For my money, the best poet in the English language is W. B. Yeats. I think I have read all of his published poems, and most of his prose. He is not read or celebrated nearly as much as he should be because his politics and religion are so foreign to so many. But I think Yeats in the end made it pretty clear that he was a poet above all, and both his politics and his religion were simply what seemed useful at the time to his poetry. The great thing about Yeats is his versatility. He can do it elaborate or simple, romantic or hard-edged, traditional or experimental, and be the best each time.
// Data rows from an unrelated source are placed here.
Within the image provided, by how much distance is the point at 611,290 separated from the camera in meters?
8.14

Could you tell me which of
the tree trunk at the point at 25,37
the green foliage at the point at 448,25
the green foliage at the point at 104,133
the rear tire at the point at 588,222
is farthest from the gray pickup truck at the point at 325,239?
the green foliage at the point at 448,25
The best living poet is Leonard Cohen. He might be the second-best of all time. Like Yeats, his politics and his religion seem rather arbitrary, although in this I think he has tended, unlike Yeats, to mature over time. Like Yeats, and unlike most poets, his writing has remained vital into old age. Poetry is more often a young man’s game. But in this, he and Yeats have had an advantage over most poets: a steady income that allowed them to pursue poetry even after they had family responsibilities. The most wonderful thing about Cohen is his minimalism. He can write a poem so simple it is flawless. This is a quality rarely seen since the very beginnings of English poetry.
William Blake has been very important to me, but not so much as a poet: as a thinker. For Yeats and Cohen, the poetry came first; for Blake, the philosophy came first, and the poetry had to bow to fit it. In this, Blake was right and Yeats and Cohen wrong, but the result is that his poetry is not as good, as poetry. Blake’s greatest contribution is his feeling for symbol.
T.S. Eliot is a towering figure. But he is, like Blake, greater as a thinker than as a poet. He had modernism cold before it even began: he invented it, then solved the problem it presented, before anyone else got to the starting gate. Like Blake, he was a great literary critic. His poems lack beauty in the classical sense, which in the end keep them from being the very best poems written. But there is a reason for this. For Eliot, truth came before beauty, and that is to his credit.
Samuel Taylor Coleridge has a numinous quality in his best writing that almost nobody else can match. His prose is also outstanding. The problem is that he wrote so little.
John Donne was the best before the Romantics. Quite breathtaking.
These guys form a club, a school, a tradition. Yeats is very largely responsible for Blake’s reputation today; he promoted him aggressively. Eliot is largely responsible for Donne’s current reputation. Cohen cites Yeats as, after Lorca, his strongest influence. Eliot declared Yeats the best poet who ever lived.
There are other very good poets, but this is the first string. No mean accomplishment to be here: of all man's creations, nothing is as difficult as language. It is almost coterminous with conscious thought itself. In language, writing is the most difficult skill. And in writing, the poem is the most difficult form.